SUPPLIED RECORDS —
*-*-*

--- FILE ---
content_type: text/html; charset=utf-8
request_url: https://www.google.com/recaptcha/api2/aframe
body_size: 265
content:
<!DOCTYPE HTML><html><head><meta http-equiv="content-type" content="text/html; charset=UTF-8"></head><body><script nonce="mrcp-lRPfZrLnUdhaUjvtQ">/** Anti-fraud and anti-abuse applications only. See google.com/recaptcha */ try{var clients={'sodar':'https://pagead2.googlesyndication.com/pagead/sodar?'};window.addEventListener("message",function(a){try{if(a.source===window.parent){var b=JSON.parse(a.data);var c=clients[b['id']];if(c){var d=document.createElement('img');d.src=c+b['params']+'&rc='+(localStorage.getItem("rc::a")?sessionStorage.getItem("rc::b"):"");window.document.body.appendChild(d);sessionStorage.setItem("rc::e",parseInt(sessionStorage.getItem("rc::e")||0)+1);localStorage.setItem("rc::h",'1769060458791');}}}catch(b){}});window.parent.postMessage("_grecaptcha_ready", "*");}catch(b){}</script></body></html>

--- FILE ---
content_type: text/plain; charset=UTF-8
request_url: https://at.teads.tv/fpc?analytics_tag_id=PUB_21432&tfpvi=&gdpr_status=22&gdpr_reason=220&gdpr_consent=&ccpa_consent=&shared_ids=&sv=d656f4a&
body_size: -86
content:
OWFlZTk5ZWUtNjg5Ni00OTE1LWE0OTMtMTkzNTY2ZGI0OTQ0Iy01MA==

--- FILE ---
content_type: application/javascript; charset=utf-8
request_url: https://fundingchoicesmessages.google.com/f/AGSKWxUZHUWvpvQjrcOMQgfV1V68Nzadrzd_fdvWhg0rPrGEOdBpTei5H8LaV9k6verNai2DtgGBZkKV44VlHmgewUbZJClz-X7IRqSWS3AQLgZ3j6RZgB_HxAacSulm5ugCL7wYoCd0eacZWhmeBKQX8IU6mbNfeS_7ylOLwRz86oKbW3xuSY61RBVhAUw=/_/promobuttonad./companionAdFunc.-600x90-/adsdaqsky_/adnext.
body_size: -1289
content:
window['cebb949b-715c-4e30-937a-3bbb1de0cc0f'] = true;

*-*-*

HOW TO COMPLETE THIS TASK —
The records above are to be transcribed exactly, with nothing left out.

TASK RESPONSE —
--- FILE ---
content_type: text/html; charset=utf-8
request_url: https://www.google.com/recaptcha/api2/aframe
body_size: 265
content:
<!DOCTYPE HTML><html><head><meta http-equiv="content-type" content="text/html; charset=UTF-8"></head><body><script nonce="mrcp-lRPfZrLnUdhaUjvtQ">/** Anti-fraud and anti-abuse applications only. See google.com/recaptcha */ try{var clients={'sodar':'https://pagead2.googlesyndication.com/pagead/sodar?'};window.addEventListener("message",function(a){try{if(a.source===window.parent){var b=JSON.parse(a.data);var c=clients[b['id']];if(c){var d=document.createElement('img');d.src=c+b['params']+'&rc='+(localStorage.getItem("rc::a")?sessionStorage.getItem("rc::b"):"");window.document.body.appendChild(d);sessionStorage.setItem("rc::e",parseInt(sessionStorage.getItem("rc::e")||0)+1);localStorage.setItem("rc::h",'1769060458791');}}}catch(b){}});window.parent.postMessage("_grecaptcha_ready", "*");}catch(b){}</script></body></html>

--- FILE ---
content_type: text/plain; charset=UTF-8
request_url: https://at.teads.tv/fpc?analytics_tag_id=PUB_21432&tfpvi=&gdpr_status=22&gdpr_reason=220&gdpr_consent=&ccpa_consent=&shared_ids=&sv=d656f4a&
body_size: -86
content:
OWFlZTk5ZWUtNjg5Ni00OTE1LWE0OTMtMTkzNTY2ZGI0OTQ0Iy01MA==

--- FILE ---
content_type: application/javascript; charset=utf-8
request_url: https://fundingchoicesmessages.google.com/f/AGSKWxUZHUWvpvQjrcOMQgfV1V68Nzadrzd_fdvWhg0rPrGEOdBpTei5H8LaV9k6verNai2DtgGBZkKV44VlHmgewUbZJClz-X7IRqSWS3AQLgZ3j6RZgB_HxAacSulm5ugCL7wYoCd0eacZWhmeBKQX8IU6mbNfeS_7ylOLwRz86oKbW3xuSY61RBVhAUw=/_/promobuttonad./companionAdFunc.-600x90-/adsdaqsky_/adnext.
body_size: -1289
content:
window['cebb949b-715c-4e30-937a-3bbb1de0cc0f'] = true;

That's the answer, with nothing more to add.